Зачем я все это сделала? — думала я. Зачем пустилась в поиски и розыски, в поездки и расследования? Чтобы потерять все то, что у меня было? Чтобы ничего не найти взамен? Потеряв Игоря, я не обрела Джонатана. Найдя Шерил, я ее едва не потеряла. И отца я нашла себе не в радость — только отвращение и тоска: стоило ли находить? И мать мою — Светлану — зачем разыскала? Чтобы осложнить себе жизнь, раздираясь между двумя матерями? Чтобы моя мама страдала, узнав, что я не ее дочь? И, что хуже всего, узнав, что уже появилась в моей жизни другая, новая и к тому же родная мать?…

Стоило ли доискиваться до правды, если правда мне эта в результате не нужна ни с какой стороны? Жила бы себе тихо, как раньше, и радовалась бы…

Я плакала. Я знала, что я с собой лукавлю. Я знала, что не могла поступить иначе. Я знала, что я не могла бы жить «тихо, как раньше». До бомбы в машине — могла, а после нее — уже нет. Но я все равно плакала от обиды и жалости к себе, и мне было неимоверно одиноко, неуютно и плохо.

* * *

Ванна булькала утробно: должно быть, она уже достигла верхнего сливного отверстия. Я долго сражалась с собой, победила, наконец, в неравном бою, встала со стула и пошла закрутить воду.

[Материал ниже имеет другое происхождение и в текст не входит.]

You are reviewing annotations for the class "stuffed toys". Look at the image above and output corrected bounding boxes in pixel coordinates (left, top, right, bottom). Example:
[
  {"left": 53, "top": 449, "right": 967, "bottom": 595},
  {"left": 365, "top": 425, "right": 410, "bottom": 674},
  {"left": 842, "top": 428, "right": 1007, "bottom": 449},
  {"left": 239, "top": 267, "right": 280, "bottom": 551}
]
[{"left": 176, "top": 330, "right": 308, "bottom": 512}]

Едва я скинула халат и ступила одной ногой в горячую воду, как раздался тихий стук в дверь. Вытащила ногу в пене, снова надела халат, пошла открывать.

Джонатан на пороге.

Улыбается:

— Нам необходимо выпить алкоголь. Чтобы не заболеть.

В руках у него бутылка с французским коньяком и двумя рюмками, карман его джинсов распирает румяное яблоко. Откуда он все это приволок — не знаю. Возможно, в гостинице был ночной бар. Он должен был заплатить уйму денег за этот коньяк…

Джонатан, меж тем, уже расположился у меня в комнате.

— Я хотела бы принять ванну сначала…

— Ты еще не приняла? — удивился он.

— Когда? Мы пятнадцать минут, как приехали!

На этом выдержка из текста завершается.